*RECORDS PROVIDED*.
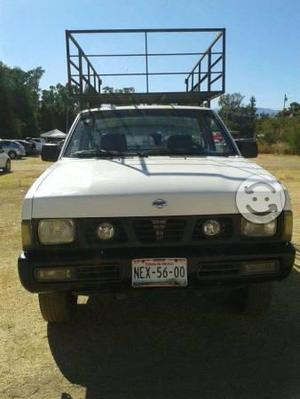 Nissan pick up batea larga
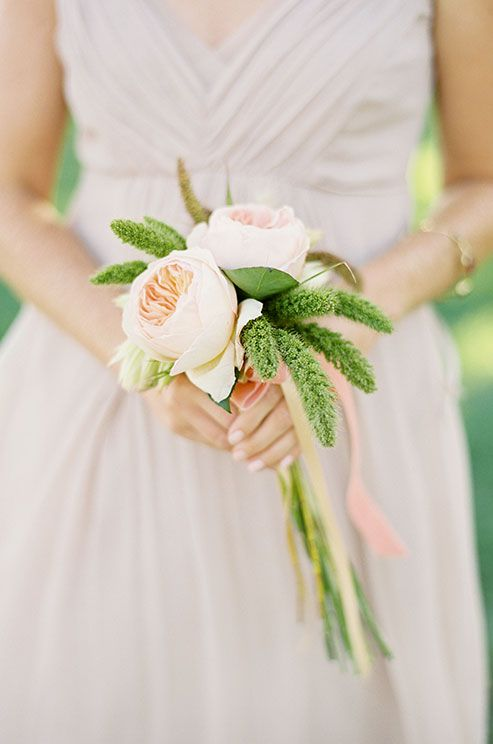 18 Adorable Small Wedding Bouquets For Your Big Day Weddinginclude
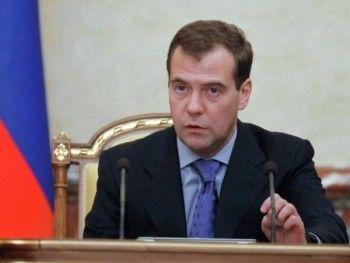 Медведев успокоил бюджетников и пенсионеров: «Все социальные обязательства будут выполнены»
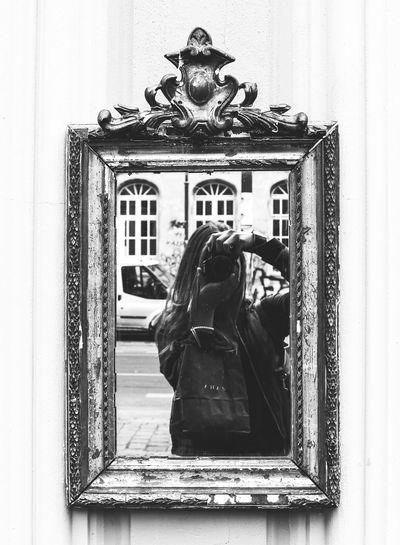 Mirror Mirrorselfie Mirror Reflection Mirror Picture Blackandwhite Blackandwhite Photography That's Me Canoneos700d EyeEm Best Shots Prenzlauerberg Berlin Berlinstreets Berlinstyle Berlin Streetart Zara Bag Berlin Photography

---

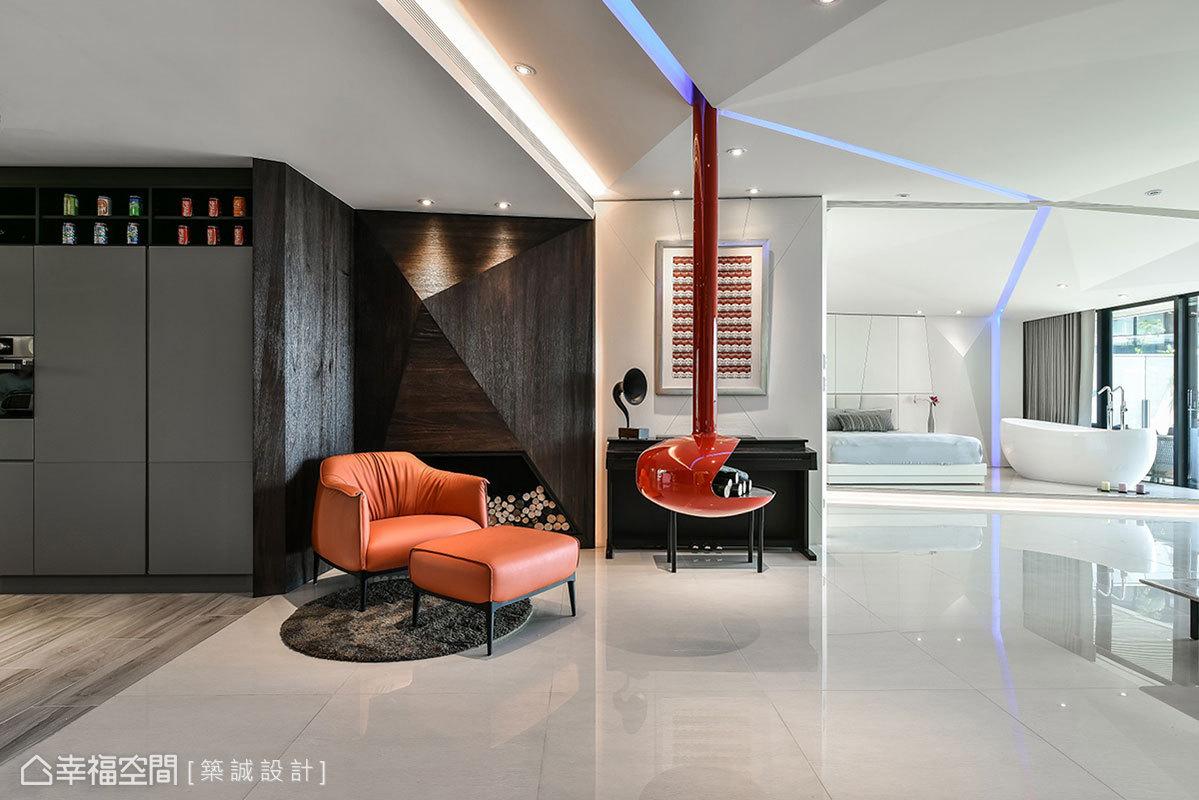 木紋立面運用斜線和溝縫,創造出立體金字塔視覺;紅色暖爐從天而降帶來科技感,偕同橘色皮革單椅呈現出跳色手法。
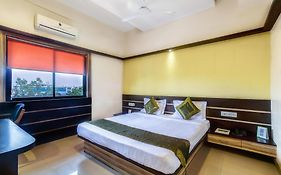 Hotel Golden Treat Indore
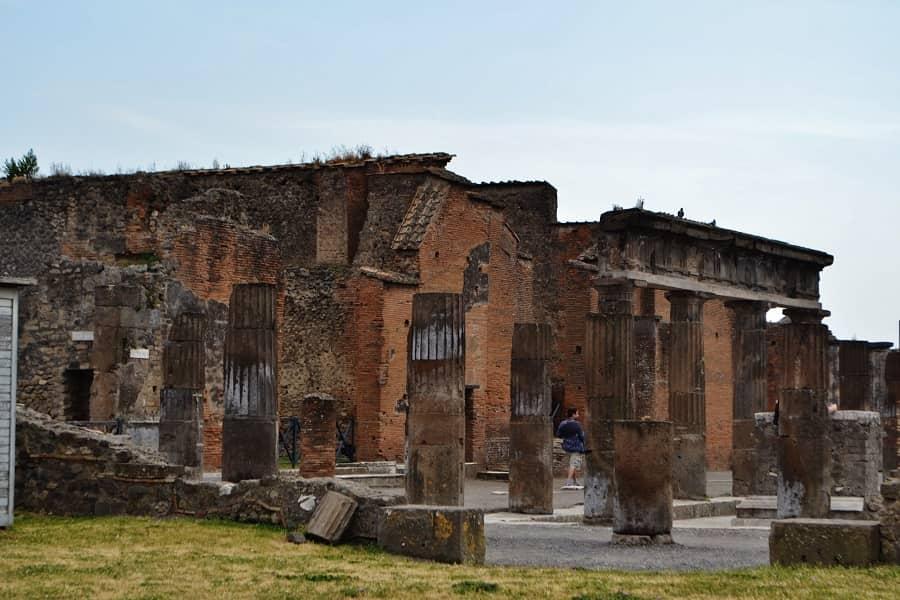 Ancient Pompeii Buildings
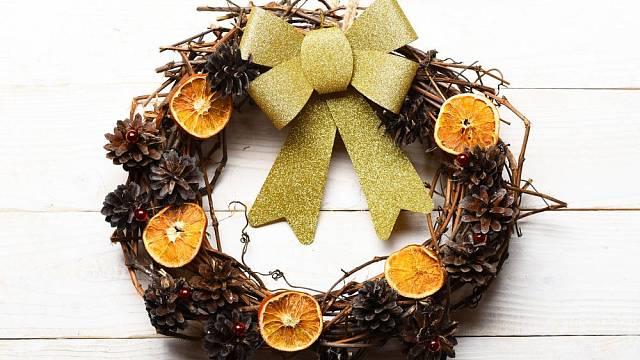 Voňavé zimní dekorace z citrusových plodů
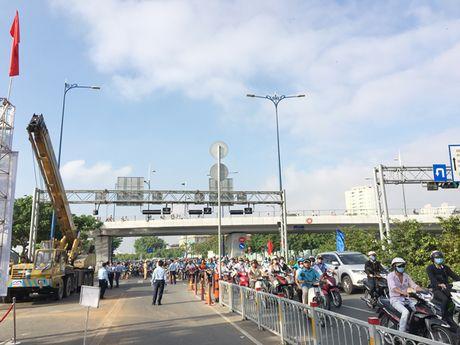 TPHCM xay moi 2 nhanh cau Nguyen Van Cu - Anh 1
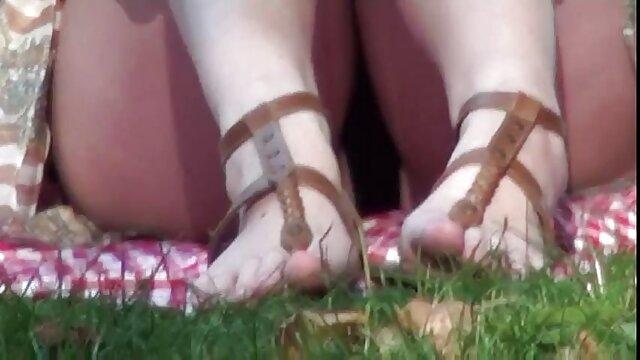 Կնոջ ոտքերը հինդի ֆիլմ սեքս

--

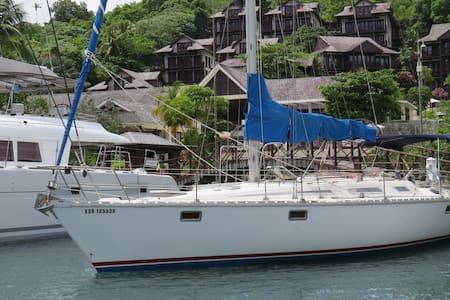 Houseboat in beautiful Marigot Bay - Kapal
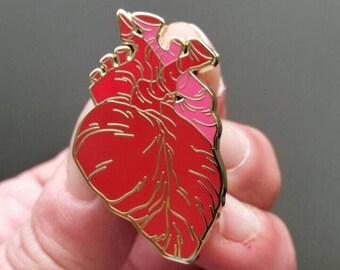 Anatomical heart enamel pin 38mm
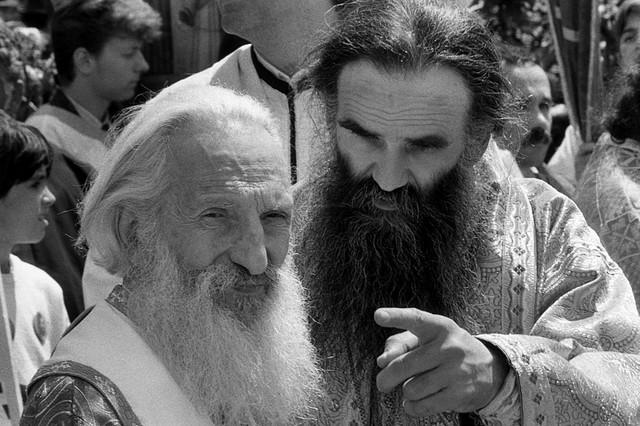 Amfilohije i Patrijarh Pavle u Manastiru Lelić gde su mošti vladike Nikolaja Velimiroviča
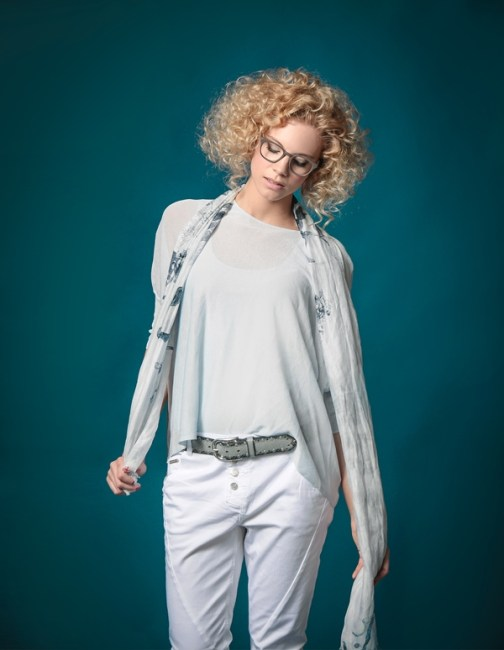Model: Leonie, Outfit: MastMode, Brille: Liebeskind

*PROBLEM TO SOLVE*. Treat the line with "Hotel Golden Treat Indore" as the start and the line with "Կնոջ ոտքերը հինդի ֆիլմ սեքս" as the end, and return exactly that span of the data above, both ends included, without pictures.

*EXERCISE SOLUTION*.
 Hotel Golden Treat Indore
 Ancient Pompeii Buildings
 Voňavé zimní dekorace z citrusových plodů
 TPHCM xay moi 2 nhanh cau Nguyen Van Cu - Anh 1
 Կնոջ ոտքերը հինդի ֆիլմ սեքս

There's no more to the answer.